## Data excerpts
Start of Block

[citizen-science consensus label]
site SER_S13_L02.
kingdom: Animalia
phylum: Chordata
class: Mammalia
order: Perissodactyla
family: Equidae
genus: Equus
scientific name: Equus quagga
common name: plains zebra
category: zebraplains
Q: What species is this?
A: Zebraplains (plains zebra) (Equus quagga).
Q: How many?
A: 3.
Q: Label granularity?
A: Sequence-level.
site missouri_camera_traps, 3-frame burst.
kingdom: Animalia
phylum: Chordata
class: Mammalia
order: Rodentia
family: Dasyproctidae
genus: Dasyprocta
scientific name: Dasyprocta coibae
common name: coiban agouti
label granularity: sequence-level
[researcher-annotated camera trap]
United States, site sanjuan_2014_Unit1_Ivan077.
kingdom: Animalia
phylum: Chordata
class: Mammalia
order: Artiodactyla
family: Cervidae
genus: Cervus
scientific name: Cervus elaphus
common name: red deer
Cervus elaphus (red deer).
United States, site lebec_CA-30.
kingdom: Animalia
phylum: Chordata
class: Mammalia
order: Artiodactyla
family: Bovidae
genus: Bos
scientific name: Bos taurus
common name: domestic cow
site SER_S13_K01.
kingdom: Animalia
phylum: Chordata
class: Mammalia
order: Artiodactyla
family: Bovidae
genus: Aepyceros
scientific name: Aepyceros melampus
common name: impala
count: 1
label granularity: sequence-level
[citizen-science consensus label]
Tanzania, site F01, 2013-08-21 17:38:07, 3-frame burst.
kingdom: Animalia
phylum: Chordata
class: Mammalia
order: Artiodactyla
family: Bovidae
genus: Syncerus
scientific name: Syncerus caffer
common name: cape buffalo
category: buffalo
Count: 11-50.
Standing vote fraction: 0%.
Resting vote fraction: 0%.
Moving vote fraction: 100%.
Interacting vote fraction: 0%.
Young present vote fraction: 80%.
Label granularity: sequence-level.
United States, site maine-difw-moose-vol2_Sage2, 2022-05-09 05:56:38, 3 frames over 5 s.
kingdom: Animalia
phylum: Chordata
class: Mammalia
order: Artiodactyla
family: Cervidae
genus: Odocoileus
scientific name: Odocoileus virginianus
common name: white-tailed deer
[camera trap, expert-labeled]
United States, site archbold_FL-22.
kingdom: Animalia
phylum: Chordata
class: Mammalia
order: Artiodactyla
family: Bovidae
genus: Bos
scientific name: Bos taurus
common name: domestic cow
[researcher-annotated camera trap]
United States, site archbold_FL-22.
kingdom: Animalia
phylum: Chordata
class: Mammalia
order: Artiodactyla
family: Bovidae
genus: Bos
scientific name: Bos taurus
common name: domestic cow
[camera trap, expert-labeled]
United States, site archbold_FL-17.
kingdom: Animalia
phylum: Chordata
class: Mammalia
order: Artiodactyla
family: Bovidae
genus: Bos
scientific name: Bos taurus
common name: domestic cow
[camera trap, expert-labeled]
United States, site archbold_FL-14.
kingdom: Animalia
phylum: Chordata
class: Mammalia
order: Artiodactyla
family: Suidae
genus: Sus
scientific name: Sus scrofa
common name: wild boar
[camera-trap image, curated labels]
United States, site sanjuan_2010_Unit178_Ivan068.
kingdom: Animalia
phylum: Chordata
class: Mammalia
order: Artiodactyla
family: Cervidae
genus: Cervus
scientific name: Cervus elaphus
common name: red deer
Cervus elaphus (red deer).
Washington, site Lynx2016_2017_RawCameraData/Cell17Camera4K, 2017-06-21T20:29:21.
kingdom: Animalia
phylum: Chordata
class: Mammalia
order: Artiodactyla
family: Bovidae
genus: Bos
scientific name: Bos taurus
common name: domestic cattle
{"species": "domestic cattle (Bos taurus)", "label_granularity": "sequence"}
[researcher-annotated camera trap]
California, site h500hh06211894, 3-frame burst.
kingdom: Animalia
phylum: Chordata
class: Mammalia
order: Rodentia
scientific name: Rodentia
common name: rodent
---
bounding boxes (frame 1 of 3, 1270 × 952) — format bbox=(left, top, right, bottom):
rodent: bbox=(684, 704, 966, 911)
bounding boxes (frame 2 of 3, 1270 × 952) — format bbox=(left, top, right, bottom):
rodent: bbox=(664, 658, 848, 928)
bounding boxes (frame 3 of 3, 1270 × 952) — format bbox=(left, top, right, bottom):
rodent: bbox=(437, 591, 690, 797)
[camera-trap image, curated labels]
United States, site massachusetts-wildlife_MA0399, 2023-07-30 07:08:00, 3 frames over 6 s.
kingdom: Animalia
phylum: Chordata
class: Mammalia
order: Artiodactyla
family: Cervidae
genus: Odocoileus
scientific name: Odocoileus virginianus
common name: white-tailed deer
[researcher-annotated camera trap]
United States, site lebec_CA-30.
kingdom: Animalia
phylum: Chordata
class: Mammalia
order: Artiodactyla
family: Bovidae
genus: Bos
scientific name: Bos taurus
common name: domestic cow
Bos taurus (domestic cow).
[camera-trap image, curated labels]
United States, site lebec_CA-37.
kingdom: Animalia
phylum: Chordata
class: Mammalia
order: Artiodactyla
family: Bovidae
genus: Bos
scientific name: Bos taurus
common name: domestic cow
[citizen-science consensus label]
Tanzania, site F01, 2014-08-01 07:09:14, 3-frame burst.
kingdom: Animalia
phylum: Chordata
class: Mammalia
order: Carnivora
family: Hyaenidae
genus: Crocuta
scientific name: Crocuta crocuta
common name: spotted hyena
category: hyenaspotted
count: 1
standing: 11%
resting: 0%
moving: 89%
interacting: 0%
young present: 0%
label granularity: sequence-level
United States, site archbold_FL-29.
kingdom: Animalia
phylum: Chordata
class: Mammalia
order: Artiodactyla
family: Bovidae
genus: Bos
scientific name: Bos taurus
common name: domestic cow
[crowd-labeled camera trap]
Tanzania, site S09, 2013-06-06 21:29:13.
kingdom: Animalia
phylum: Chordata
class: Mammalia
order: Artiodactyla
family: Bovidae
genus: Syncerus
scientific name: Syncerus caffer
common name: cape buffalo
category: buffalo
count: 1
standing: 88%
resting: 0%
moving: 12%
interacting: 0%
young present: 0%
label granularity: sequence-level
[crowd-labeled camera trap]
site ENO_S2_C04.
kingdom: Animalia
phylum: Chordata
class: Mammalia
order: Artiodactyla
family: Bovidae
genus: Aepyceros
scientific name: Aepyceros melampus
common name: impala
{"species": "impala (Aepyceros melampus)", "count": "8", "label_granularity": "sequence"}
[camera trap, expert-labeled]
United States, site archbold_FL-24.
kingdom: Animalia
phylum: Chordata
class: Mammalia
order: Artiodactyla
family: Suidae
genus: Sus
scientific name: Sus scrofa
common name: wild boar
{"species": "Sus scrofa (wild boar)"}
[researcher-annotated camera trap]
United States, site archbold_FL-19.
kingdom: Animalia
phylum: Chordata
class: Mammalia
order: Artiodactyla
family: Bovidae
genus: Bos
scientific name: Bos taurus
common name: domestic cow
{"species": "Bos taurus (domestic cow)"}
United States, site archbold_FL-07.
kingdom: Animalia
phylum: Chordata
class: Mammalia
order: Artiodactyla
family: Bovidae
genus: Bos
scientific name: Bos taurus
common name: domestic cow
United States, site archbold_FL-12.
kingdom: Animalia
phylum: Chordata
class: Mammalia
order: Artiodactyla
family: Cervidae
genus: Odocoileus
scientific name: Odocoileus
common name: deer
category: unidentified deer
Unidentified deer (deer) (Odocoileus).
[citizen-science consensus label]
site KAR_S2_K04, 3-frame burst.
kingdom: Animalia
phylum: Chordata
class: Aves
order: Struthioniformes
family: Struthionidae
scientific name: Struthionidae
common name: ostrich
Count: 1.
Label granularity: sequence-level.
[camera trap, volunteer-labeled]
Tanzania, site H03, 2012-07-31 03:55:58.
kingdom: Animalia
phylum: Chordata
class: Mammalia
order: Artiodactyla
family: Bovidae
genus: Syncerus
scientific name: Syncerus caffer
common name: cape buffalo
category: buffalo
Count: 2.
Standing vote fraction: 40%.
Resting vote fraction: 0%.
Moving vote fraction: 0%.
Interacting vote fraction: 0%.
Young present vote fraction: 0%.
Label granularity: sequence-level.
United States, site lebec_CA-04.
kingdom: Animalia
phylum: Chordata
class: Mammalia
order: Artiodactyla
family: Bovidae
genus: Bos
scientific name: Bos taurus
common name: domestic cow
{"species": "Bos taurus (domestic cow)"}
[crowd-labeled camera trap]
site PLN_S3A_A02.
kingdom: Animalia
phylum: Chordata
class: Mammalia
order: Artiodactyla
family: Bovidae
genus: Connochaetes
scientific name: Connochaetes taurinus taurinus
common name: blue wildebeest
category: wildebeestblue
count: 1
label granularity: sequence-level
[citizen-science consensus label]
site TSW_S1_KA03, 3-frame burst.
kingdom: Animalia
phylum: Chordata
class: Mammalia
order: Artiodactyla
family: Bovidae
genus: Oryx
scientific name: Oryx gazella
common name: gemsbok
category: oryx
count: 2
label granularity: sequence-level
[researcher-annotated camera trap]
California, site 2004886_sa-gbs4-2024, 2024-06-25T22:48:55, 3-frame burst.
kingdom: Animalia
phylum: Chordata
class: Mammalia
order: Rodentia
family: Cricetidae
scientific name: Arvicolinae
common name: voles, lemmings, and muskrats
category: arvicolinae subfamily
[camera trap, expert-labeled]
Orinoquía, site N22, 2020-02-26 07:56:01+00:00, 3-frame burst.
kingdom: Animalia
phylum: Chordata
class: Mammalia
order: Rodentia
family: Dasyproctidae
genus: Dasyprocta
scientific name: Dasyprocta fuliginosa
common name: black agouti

End of Block

Some lines of the data above may hold the word "frames"; report how many do, and nothing else.

2